Lauren stood there for a moment, her mask completely gone. She didn't look sad anymore. She looked ugly. Her face was contorted with a pure, unadulterated hatred.
“I hope you’re happy,” she spat. “You destroyed my family. You destroyed everything.”
“No,” I said, picking up my welding mask. “I just stopped the lie from destroying me. You did the rest yourself.”
She left then, screaming something about how I’d never find anyone who loved me like she did. I put my mask back on. I flipped the switch on the welder. The blue spark flared to life, bright and hot, and I went back to work.
The aftermath was quiet.
Lauren and Derek stayed together for a few months—long enough to try and prove it wasn't just a "mistake." But you can’t build a house on a swamp. Eventually, the ground shifts. I heard through the grapevine (mostly from a very apologetic Monica, whom I still haven't unblocked) that Lauren did the exact same thing to Derek. She disappeared for a weekend, turned off her phone, and came back with a story about "needing space."
Derek didn't hire a PI. He just threw her stuff out the window.

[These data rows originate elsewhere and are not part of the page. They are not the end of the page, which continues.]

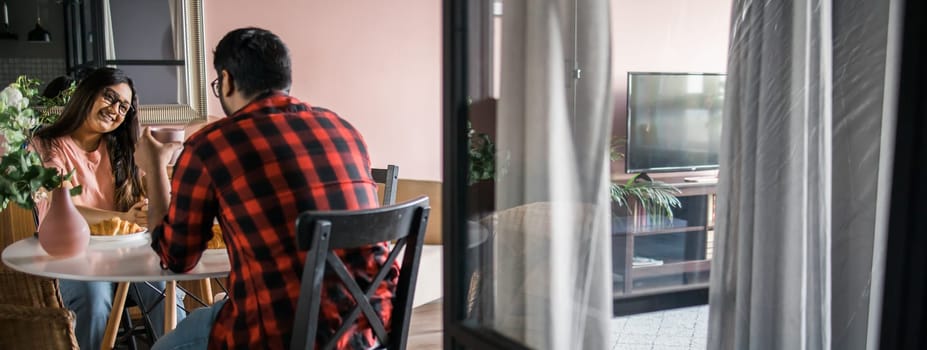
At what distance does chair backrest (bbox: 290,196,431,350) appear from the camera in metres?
1.35

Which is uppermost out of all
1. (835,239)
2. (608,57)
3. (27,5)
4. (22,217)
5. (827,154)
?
(27,5)

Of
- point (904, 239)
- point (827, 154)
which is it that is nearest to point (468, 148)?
point (827, 154)

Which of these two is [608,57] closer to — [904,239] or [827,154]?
[827,154]

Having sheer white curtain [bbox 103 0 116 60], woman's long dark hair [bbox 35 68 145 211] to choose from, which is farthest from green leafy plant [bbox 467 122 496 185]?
sheer white curtain [bbox 103 0 116 60]

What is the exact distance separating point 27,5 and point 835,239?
139 inches

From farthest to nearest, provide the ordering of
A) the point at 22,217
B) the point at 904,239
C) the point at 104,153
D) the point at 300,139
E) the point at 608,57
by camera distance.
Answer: the point at 22,217 → the point at 104,153 → the point at 300,139 → the point at 608,57 → the point at 904,239

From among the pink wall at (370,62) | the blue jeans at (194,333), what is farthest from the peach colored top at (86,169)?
the pink wall at (370,62)

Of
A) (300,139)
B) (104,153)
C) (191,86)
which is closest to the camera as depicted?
(300,139)

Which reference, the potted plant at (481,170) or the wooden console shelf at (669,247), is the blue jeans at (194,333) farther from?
the wooden console shelf at (669,247)

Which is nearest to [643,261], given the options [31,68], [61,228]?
[61,228]

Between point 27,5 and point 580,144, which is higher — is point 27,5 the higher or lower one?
the higher one

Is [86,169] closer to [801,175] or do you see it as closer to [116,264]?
[116,264]

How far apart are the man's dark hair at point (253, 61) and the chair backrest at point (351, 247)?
41 cm

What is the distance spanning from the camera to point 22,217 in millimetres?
3016
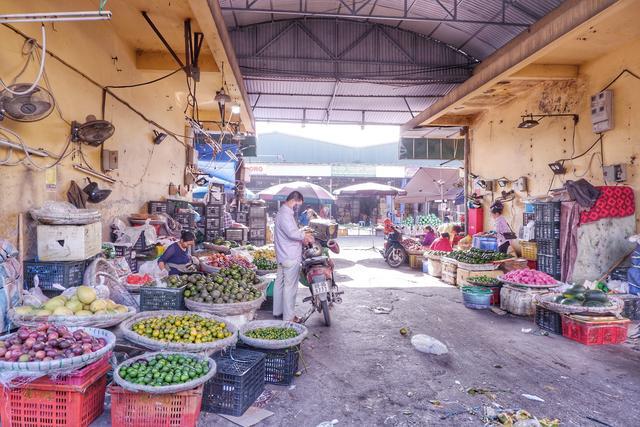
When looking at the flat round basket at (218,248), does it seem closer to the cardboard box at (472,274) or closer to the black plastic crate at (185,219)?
the black plastic crate at (185,219)

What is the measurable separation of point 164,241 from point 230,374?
4.97m

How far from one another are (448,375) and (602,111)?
6.13 m

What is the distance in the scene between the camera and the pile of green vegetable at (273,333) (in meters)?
4.20

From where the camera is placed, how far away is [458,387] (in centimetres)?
404

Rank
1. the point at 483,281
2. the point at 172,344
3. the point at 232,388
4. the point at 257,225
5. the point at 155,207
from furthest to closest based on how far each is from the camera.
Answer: the point at 257,225
the point at 155,207
the point at 483,281
the point at 172,344
the point at 232,388

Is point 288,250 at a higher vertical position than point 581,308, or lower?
higher

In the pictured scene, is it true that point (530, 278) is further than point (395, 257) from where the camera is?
No

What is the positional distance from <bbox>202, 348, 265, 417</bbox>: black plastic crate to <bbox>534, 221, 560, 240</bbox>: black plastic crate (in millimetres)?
6598

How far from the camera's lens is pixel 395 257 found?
1274 centimetres

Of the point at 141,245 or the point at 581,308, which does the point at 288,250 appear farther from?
the point at 581,308

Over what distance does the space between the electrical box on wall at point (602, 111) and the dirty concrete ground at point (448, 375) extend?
389cm

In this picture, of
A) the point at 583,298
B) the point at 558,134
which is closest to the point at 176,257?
the point at 583,298

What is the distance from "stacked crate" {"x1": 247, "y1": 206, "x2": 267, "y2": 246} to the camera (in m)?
13.6

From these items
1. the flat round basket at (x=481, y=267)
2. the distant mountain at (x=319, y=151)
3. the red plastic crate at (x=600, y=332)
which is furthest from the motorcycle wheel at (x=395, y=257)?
the distant mountain at (x=319, y=151)
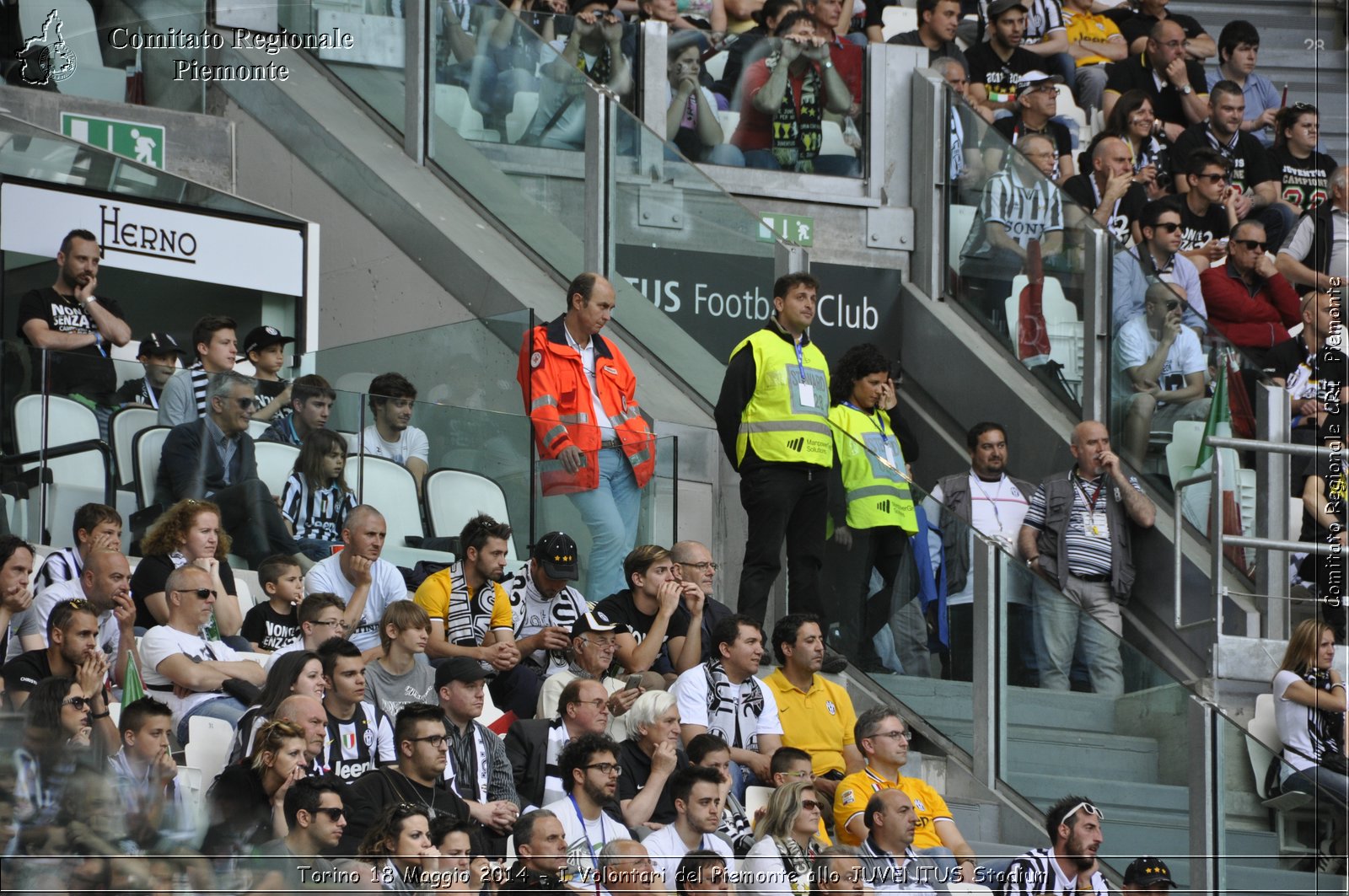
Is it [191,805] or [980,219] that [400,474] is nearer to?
[191,805]

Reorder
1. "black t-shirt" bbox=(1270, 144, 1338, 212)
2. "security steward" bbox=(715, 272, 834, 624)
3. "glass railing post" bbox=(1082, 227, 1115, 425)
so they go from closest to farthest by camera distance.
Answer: "security steward" bbox=(715, 272, 834, 624) < "glass railing post" bbox=(1082, 227, 1115, 425) < "black t-shirt" bbox=(1270, 144, 1338, 212)

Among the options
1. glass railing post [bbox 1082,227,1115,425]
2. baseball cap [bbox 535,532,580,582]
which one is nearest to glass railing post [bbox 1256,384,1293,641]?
glass railing post [bbox 1082,227,1115,425]

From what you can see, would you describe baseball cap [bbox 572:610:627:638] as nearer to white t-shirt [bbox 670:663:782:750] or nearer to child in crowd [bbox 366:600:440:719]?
white t-shirt [bbox 670:663:782:750]

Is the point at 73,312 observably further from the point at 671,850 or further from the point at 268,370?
the point at 671,850

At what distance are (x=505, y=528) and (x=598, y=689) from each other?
1358mm

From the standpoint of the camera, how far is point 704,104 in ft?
49.9

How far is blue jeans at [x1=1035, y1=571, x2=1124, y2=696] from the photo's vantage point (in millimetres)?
11664

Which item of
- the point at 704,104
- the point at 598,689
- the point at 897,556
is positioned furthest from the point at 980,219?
the point at 598,689

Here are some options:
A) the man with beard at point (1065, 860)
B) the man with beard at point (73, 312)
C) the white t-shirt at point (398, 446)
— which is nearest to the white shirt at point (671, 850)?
the man with beard at point (1065, 860)

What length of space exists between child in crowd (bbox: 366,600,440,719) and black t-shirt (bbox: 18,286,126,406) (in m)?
1.72

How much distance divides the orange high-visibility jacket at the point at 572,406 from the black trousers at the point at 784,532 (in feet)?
1.80

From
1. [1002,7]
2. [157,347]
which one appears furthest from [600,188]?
[1002,7]

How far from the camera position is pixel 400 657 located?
10383 millimetres

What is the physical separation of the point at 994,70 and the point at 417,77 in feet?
13.5
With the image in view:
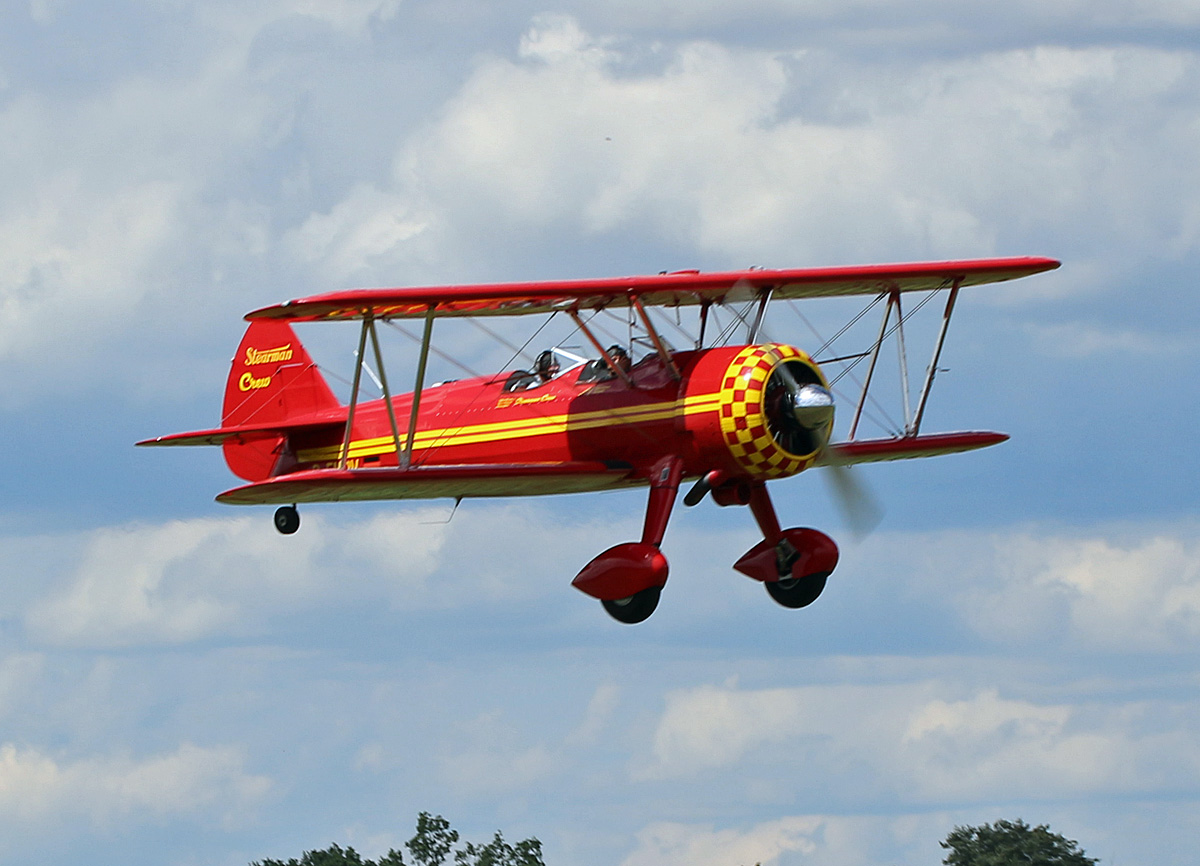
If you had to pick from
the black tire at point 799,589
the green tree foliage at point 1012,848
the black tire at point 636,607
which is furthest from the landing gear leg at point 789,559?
the green tree foliage at point 1012,848

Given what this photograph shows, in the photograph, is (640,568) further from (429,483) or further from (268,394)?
(268,394)

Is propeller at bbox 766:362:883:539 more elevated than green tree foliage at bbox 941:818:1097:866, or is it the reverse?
green tree foliage at bbox 941:818:1097:866

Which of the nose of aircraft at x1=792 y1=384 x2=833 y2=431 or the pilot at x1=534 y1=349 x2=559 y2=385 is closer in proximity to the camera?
the nose of aircraft at x1=792 y1=384 x2=833 y2=431

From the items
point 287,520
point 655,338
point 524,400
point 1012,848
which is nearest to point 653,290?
point 655,338

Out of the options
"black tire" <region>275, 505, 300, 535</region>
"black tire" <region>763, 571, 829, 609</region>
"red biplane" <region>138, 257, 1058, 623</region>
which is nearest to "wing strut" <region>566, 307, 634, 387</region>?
"red biplane" <region>138, 257, 1058, 623</region>

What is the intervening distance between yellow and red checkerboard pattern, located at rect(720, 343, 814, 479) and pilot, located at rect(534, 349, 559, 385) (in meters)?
2.86

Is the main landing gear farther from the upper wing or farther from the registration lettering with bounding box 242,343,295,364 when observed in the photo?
the registration lettering with bounding box 242,343,295,364

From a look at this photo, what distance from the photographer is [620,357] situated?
25500 millimetres

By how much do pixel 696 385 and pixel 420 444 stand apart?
4.58 metres

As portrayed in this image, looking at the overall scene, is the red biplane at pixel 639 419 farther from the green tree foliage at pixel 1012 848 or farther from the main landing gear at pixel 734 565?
the green tree foliage at pixel 1012 848

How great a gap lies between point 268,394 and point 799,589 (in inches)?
374

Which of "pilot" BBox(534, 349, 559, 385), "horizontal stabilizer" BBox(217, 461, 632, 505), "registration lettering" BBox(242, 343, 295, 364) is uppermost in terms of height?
"registration lettering" BBox(242, 343, 295, 364)

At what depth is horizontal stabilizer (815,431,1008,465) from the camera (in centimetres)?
2742

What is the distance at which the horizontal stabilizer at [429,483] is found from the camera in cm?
2402
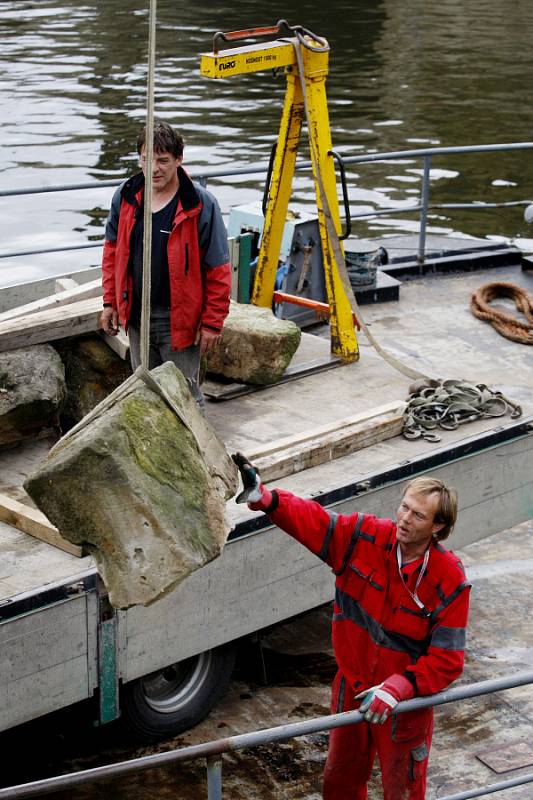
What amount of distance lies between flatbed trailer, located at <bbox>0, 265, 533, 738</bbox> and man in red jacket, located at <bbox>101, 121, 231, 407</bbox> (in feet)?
2.53

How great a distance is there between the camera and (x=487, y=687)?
4.12 meters

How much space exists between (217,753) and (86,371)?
3412mm

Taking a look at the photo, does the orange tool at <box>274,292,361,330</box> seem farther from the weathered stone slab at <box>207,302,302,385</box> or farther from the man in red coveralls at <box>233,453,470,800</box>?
the man in red coveralls at <box>233,453,470,800</box>

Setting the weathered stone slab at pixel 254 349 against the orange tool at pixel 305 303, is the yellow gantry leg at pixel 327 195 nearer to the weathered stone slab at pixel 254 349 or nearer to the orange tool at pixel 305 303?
the orange tool at pixel 305 303

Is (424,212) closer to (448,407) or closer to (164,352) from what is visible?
(448,407)

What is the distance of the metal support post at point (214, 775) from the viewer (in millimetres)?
3874

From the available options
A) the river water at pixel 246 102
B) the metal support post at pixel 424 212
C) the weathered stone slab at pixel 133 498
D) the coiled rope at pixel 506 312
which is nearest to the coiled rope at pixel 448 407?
the coiled rope at pixel 506 312

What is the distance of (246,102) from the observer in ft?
91.5

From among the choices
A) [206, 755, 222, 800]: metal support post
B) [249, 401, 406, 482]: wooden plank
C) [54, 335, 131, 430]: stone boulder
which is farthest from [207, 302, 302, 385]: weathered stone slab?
[206, 755, 222, 800]: metal support post

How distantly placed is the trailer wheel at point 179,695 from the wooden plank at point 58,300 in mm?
2092

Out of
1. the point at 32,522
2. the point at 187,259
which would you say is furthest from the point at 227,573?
the point at 187,259

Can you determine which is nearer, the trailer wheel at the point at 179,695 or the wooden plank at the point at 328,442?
the trailer wheel at the point at 179,695

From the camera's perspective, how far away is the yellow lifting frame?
7770 millimetres

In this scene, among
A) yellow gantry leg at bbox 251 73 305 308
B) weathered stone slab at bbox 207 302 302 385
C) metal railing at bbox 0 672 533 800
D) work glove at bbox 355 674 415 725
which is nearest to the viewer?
metal railing at bbox 0 672 533 800
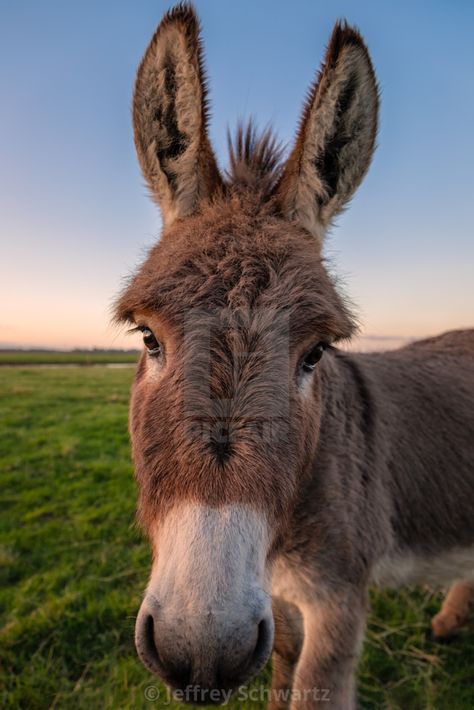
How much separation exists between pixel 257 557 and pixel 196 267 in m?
1.23

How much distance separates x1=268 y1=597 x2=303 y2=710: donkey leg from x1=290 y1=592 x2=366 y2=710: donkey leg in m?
0.37

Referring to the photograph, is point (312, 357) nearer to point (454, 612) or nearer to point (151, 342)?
point (151, 342)

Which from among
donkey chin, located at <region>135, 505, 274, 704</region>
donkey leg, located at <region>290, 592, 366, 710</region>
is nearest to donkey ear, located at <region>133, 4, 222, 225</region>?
donkey chin, located at <region>135, 505, 274, 704</region>

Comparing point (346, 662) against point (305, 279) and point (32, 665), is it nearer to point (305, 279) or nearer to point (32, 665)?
point (305, 279)

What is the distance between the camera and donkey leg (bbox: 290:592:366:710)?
237cm

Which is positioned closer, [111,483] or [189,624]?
[189,624]

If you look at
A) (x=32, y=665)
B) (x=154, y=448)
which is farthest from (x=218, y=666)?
(x=32, y=665)

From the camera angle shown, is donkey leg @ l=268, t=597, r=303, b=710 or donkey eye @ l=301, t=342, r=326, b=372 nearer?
donkey eye @ l=301, t=342, r=326, b=372

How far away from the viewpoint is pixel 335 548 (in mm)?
2395

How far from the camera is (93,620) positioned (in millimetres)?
3795

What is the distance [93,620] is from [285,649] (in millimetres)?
1929

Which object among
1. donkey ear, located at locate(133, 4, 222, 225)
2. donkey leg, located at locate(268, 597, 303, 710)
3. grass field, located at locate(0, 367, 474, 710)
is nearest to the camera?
donkey ear, located at locate(133, 4, 222, 225)

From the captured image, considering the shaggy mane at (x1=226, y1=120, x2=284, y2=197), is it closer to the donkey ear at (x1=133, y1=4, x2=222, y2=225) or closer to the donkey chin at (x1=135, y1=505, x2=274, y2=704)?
the donkey ear at (x1=133, y1=4, x2=222, y2=225)

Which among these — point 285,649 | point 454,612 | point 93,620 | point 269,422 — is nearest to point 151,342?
point 269,422
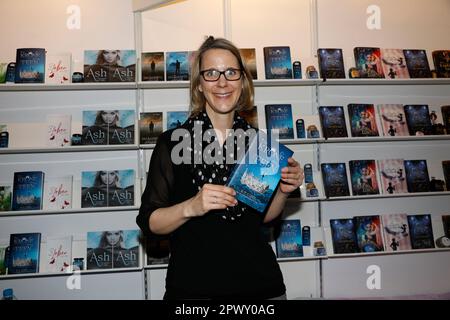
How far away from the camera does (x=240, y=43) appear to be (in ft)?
11.5

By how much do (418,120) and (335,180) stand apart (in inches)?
38.5

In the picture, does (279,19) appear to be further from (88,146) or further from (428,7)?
(88,146)

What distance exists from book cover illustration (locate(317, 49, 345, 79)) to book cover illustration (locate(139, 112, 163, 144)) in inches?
56.7

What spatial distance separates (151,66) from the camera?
124 inches

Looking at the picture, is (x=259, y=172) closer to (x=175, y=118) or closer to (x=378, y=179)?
(x=175, y=118)

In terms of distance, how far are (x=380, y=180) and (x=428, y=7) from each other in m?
1.82

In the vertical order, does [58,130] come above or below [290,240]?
above

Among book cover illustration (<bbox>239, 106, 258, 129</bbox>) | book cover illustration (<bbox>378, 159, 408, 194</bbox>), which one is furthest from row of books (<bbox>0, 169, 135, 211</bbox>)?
book cover illustration (<bbox>378, 159, 408, 194</bbox>)

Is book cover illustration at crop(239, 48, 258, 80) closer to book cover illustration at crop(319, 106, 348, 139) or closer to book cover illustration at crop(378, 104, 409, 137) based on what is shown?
book cover illustration at crop(319, 106, 348, 139)

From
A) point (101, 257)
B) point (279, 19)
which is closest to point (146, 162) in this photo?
point (101, 257)

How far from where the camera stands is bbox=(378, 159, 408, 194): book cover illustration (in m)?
3.42

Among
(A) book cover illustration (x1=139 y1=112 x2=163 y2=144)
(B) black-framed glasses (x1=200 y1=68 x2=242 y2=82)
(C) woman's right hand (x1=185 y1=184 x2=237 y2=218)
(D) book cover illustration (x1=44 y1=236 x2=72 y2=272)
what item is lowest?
(D) book cover illustration (x1=44 y1=236 x2=72 y2=272)

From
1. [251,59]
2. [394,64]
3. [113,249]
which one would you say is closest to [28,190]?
[113,249]

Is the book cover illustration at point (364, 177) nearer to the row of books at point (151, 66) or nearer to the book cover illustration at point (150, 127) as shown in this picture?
the row of books at point (151, 66)
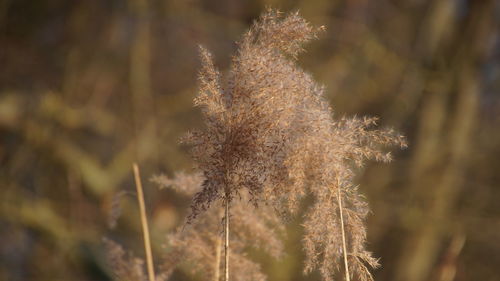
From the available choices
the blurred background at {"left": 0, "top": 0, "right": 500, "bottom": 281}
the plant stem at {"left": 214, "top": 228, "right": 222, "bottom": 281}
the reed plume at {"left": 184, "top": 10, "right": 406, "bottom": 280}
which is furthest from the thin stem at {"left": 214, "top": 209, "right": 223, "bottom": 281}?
the blurred background at {"left": 0, "top": 0, "right": 500, "bottom": 281}

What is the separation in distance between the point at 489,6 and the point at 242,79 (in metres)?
2.89

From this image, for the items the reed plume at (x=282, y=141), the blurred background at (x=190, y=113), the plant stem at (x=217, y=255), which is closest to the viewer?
the reed plume at (x=282, y=141)

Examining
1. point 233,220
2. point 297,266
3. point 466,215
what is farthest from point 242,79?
point 466,215

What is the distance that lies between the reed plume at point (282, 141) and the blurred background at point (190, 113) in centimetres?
238

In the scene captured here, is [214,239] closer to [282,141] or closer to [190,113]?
[282,141]

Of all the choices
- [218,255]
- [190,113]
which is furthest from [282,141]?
[190,113]

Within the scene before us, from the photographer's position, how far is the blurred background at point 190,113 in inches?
137

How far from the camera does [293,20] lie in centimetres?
88

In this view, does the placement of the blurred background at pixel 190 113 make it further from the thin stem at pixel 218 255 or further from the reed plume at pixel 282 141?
the reed plume at pixel 282 141

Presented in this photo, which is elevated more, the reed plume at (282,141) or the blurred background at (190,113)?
the blurred background at (190,113)

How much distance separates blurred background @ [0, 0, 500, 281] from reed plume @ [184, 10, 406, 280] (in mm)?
2383

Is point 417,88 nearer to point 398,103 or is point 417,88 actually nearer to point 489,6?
point 398,103

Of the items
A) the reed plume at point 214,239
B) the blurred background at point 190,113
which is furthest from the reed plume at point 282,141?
the blurred background at point 190,113

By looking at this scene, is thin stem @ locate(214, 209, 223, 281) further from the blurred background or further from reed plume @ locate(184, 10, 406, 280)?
the blurred background
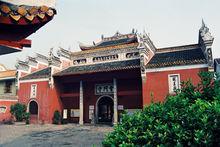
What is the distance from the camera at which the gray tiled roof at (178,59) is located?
55.2 ft

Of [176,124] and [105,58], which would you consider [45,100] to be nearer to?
[105,58]

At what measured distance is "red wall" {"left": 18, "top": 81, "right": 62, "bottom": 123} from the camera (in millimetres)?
20922

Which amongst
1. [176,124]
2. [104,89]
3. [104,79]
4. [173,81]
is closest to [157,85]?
[173,81]

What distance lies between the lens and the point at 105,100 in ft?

I guess he didn't need twenty-three photos to see what I saw.
It’s been a year now.
My shop is busier than ever. I finished that spiral staircase, and it’s the centerpiece of a beautiful home downtown. Every time I look at it, I think about integrity. About how the most beautiful things are the ones that are built to last, with no hidden flaws.
I’m dating someone new now. Her name is Rachel. She’s an architect. We met when she came in to commission a piece for a library. On our third date, I told her the whole story. I didn't hide the PI bill or the drama.
She listened, then she said something I’ll never forget.
“A lot of people think trust is a gift you give someone. But it’s not. Trust is a bridge you build together, one honest brick at a time. If someone stops laying bricks, you don’t keep building your side. You just walk away before the whole thing falls on you.”
We don’t share locations. We don’t check each other’s phones. We don’t have to. Because when someone shows you who they are, you believe them the first time.
I lost $1,460 that weekend. I lost a two-year relationship. I lost a woman I thought I’d marry.
But I gained something much more valuable. I gained the realization that my peace is non-negotiable. I gained the strength to trust my gut over someone else’s gaslighting. And I gained the clarity to know that in a world full of people trying to bend the truth, there is still immense power in the honesty of cold, hard steel.
Lauren is still out there, I’m sure, writing her own scripts and finding new actors to play the villain in her life. But I’m no longer in the cast. And that is the best ending I could have ever fabricated.